The waiter in cutaway and ascot cautions you that your tea still has two minutes to brew, as he sets the English teapot on your marble-topped table. London seems closer than Alexandria, which is true in terms of mental geography. It is tea time in the Old Vic Tea Room and Emporium, the first floor of a nineteenth-century Victorian house set with potted palms and doilies, fresh flowers on the tables and Daumiers on the walls. Full tea - at $3 - is a proper ritual of carefully brewed leaves (choose from two types) served with milk and a plate of lemon slices. The waiter serves delicate little sandwiches of minced ham and watercress and such. When you have had your fill of savories, the sweets tray is brought. It might include eclairs and gingerbread, shortbread, tarts and a sherrydrenched trifle. Or you could - for $1.75 - order only tea and a sweet such as just-baked, barely sweet scones with strawberry jam. You could settle for just a pot of tea ($1) or, early in the afternoon, eat a hearty plate of sausage rolls and cheese or crusty bread and a hunk of cheese, even an English rarebit, which costs $3.50 with tea and a sweet.

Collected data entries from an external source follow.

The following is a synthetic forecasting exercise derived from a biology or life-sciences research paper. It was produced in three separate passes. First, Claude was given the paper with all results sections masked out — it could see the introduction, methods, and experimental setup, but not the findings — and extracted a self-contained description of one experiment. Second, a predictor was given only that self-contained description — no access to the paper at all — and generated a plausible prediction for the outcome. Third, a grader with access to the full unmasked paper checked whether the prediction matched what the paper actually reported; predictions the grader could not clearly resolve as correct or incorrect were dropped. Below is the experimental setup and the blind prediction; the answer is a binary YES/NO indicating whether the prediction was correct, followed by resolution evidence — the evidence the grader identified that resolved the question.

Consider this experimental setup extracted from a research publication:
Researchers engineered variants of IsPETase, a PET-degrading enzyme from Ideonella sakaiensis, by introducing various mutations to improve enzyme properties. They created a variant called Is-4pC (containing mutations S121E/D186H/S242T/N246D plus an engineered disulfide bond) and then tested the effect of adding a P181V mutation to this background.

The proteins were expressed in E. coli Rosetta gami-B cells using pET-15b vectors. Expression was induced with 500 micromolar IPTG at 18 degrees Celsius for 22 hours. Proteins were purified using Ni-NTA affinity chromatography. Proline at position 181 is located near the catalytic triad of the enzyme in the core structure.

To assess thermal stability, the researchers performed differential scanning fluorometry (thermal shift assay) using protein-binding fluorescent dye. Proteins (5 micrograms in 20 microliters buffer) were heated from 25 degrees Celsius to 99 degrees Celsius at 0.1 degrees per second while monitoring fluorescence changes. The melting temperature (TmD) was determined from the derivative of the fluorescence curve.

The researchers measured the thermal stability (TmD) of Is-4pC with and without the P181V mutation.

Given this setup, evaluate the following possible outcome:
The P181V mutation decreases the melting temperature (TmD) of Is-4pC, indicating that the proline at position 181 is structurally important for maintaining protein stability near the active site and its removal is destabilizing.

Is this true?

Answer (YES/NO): NO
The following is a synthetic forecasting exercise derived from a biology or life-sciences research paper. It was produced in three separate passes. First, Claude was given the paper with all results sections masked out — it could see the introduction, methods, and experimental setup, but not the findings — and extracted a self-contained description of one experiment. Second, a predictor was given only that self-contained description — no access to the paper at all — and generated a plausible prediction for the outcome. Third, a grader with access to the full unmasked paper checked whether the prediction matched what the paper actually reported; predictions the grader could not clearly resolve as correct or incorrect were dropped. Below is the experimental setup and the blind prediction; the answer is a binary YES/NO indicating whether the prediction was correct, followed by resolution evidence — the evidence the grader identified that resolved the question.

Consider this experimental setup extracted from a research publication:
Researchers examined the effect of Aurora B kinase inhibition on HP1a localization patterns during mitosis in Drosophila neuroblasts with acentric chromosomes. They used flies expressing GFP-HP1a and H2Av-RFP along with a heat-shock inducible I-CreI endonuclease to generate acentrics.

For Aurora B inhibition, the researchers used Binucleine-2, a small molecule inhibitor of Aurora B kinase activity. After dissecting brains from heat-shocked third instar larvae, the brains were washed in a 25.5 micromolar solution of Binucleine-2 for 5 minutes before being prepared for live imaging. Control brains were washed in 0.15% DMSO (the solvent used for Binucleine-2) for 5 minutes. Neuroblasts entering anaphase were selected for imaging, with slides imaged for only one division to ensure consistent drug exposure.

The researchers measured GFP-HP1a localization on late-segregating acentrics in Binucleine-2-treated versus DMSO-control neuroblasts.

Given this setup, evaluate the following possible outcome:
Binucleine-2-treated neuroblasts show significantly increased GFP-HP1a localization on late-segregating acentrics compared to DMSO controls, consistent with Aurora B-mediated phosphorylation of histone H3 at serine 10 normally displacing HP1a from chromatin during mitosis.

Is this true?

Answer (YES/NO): YES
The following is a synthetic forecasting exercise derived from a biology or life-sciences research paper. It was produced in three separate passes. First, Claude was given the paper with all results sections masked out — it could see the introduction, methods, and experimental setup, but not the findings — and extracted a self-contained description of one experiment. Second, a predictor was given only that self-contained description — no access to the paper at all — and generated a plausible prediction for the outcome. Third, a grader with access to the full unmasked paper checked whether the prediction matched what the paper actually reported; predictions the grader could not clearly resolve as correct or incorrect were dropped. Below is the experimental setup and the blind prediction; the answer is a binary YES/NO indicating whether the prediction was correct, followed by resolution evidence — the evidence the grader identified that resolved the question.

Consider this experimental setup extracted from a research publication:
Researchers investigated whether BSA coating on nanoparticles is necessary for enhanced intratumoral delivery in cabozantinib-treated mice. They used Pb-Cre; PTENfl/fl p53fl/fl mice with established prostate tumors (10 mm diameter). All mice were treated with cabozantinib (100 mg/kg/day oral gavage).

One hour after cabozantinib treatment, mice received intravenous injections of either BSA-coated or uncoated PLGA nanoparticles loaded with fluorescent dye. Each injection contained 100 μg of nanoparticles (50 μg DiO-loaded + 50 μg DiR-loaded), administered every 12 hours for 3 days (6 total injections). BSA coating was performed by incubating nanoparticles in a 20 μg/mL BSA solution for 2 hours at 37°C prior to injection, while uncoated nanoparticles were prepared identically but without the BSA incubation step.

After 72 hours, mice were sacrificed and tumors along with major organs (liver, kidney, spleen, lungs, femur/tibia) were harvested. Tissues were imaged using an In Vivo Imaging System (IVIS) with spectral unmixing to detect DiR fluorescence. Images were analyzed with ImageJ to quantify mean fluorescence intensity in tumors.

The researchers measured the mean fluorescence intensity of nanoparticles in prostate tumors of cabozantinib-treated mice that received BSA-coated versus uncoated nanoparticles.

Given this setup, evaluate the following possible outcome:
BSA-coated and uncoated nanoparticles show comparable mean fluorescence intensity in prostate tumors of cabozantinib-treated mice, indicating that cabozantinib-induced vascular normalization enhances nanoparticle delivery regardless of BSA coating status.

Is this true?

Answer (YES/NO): NO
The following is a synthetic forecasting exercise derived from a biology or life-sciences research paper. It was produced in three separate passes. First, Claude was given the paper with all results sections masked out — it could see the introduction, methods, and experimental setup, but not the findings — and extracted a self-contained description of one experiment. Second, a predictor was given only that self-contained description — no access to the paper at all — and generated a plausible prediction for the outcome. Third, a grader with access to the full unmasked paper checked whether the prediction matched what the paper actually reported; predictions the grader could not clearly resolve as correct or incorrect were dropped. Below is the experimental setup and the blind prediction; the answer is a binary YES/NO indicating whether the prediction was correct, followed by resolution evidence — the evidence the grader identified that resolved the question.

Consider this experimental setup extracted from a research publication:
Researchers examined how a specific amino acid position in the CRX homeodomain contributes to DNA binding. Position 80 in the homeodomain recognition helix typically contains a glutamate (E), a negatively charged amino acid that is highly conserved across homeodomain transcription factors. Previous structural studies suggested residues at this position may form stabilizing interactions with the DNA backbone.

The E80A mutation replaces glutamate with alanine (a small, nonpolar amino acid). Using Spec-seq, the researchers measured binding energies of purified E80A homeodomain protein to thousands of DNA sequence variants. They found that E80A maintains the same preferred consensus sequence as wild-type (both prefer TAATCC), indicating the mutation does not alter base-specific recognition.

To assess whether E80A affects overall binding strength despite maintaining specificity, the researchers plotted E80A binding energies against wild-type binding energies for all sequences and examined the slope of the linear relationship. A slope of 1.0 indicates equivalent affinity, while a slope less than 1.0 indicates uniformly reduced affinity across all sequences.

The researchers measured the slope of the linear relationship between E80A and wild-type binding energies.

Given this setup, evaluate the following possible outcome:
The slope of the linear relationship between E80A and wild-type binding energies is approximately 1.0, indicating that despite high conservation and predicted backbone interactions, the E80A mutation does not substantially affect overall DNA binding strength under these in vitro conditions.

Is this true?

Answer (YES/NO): NO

You can buy English tea and shortbread to take home, as well as a pot to brew it in and a handknit cozy to keep it warm. If you're visiting someone in the hospital or a housebound friend, you can buy tea for two to go, $5 for a prettily packaged box of sweets and tea sachets.
But all that is really beside the point. The Old Vic is a place to relax, to gather your thoughts, to linger and to muse on the benefits of civilization. In fact, you will have to tell your waiter if you are in a hurry, because he will expect you to linger. And you'd better reserve ahead, because a civilized tea break is much in demand these days.